Texte:
=-=-=

La seconde inscription a été trouvée récemment à Genève, dans les fondations de Saint-Pierre, et est conservée au musée épigraphique de cette ville 1. Elle est /192/ malheureusement dans un état encore plus déplorable que la précédente; elle a dû appartenir à un monument assez considérable, à en juger par la dimension des lettres (8 centimètres), mais elle a été brisée et taillée; on a en particulier creusé le bas en rond, sans doute pour faire entrer la pierre dans une maçonnerie. Voici, du reste, tout ce que contient ce fragment : …NTIFEX. TRIVM… C. C. R. CON. HE… On voit seulement que le monument a été érigé par un personnage qui avait rempli l’une des hautes fonctions sacerdotales de la cité, le pontificat, puis celle de triumvir, que nous ne pouvons guère entendre que du triumvirat locorum publicorum persequendorum, charge particulière à la colonie de Vienne, dont Genève faisait partie; enfin la fonction de curator civium Romanorum conventus Helvetici.

=-=-=

Consigne A: Dans le texte sur l'inscription trouvée à Genève, quelle est la dimension des lettres ?
Consigne B: Reprenez le texte sur l'inscription de Saint-Pierre à la suite de sa dernière phrase.

Données fournies:
=-=-=

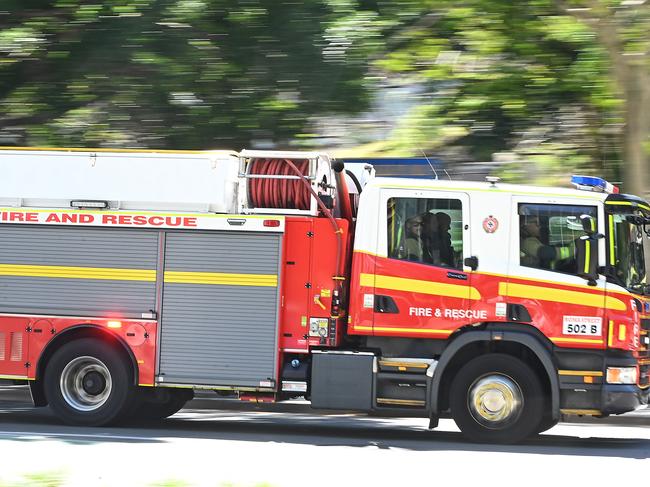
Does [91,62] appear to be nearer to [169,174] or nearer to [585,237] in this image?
[169,174]

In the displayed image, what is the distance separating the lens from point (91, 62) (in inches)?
587

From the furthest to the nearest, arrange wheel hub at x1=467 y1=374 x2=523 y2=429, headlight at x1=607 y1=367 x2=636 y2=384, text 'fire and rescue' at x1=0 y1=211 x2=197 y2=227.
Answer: text 'fire and rescue' at x1=0 y1=211 x2=197 y2=227
wheel hub at x1=467 y1=374 x2=523 y2=429
headlight at x1=607 y1=367 x2=636 y2=384

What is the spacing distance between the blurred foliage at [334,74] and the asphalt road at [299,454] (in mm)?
4879

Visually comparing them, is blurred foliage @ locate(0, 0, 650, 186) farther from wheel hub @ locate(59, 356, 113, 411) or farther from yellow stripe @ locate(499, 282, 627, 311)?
yellow stripe @ locate(499, 282, 627, 311)

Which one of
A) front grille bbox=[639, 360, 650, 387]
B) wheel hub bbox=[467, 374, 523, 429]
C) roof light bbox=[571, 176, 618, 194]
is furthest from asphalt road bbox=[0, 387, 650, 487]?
roof light bbox=[571, 176, 618, 194]

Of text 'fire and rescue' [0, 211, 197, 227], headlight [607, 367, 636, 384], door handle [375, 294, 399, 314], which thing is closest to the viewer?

=-=-=

Réponse A: Les lettres mesurent 8 centimètres.

Réponse B:
Il est assez curieux que ce titre ne se rencontre que dans des inscriptions de la Gaule, et qu’à part ceux du conventus helvétique, on ne trouve de curatores civium Romanorum que dans la Gaule lyonnaise, nous en connaissons seulement deux exemples, — et à Mayence, tandis qu’on n’en trouve aucune trace dans le reste de l’empire romain; ce peut être un effet du hasard, tout comme de la condition particulière dans laquelle se trouvaient les provinces des Gaules. En tout cas, il s’agit ici non pas d’une fonction publique, mais d’une fonction remplie dans une des corporations les plus importantes et dont l’organisation, remontant à une date assez ancienne, mérite de fixer notre attention.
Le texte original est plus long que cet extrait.